Rolling Stone might be the most famous and generally-respected music publication that has ever existed — the first thing that regular people bring up when they find out what I do for a living — but Rolling Stone still needs people to keep reading their shit. So: Listicles. Lots of them. The 100 Best BTS Songs. The 25 Most Stylish Musicians Now. The 20 Worst Christmas Songs Of All Time. Sure. Fine. Why not. But when Rolling Stone takes it upon itself to rank the 200 greatest hip-hop albums of all time, my eyeballs start to itch. My blood pumps a little faster. Electrical storms sweep into certain nodes of my brain. I have to talk some shit.
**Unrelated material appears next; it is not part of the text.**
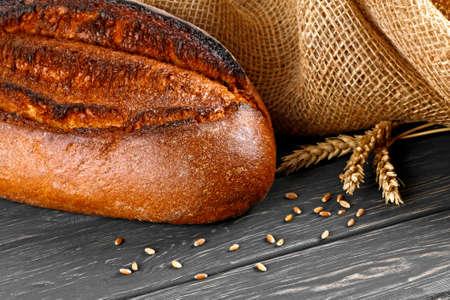 Fresh bread and wheat on wooden table Zdjęcie Seryjne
I can’t help myself.

Over the decades, Rolling Stone has had a weird off-and-on relationship with rap music, which puts it in line with a lot of legacy institutions. The magazine put Run-DMC on its cover in 1986, a key moment of institutional validation that clearly meant a lot for the group, right up there with their first platinum album or getting booked at Live Aid. But the Rolling Stone reviews of early rap classics merit an entire page in the crucial tome ego trip’s Book Of Rap Lists. On AmeriKKKa’s Most Wanted: “Ice Cube ultimately sounds like the Andrew Dice Clay of rap.” The Great Adventures Of Slick Rick is “a truly hateful record.” On We Can’t Be Stopped, the Geto Boys’ “hatred is their own, and it pervades the entire album.” God damn, homie.
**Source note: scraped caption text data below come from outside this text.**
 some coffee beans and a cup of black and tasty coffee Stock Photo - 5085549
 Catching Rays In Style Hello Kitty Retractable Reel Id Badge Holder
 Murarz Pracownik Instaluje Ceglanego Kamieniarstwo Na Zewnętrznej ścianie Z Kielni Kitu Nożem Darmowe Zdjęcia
The people who wrote those reviews are not the same ones who put together the new list of the 200 greatest hip-hop albums of all time. The current roster of writers at the magazine is sharp and thoughtful. Some of them are friends of mine, and some of them are personal heroes. Presumably, they know that it was dumb to call 3 Feet High And Rising “one of the most original rap albums” and then give it a middling three-star review. (3 Feet High is at #33 on their list. The three albums mentioned in that last paragraph appear, respectively, at #58, #82, and #67.) In attempting to wrestle 43 years of recorded rap history into a digestible 200-album list, those writers have made some baffling decisions, just as any of us would’ve done, but they’ve also taken care to respect the evolving history of the genre.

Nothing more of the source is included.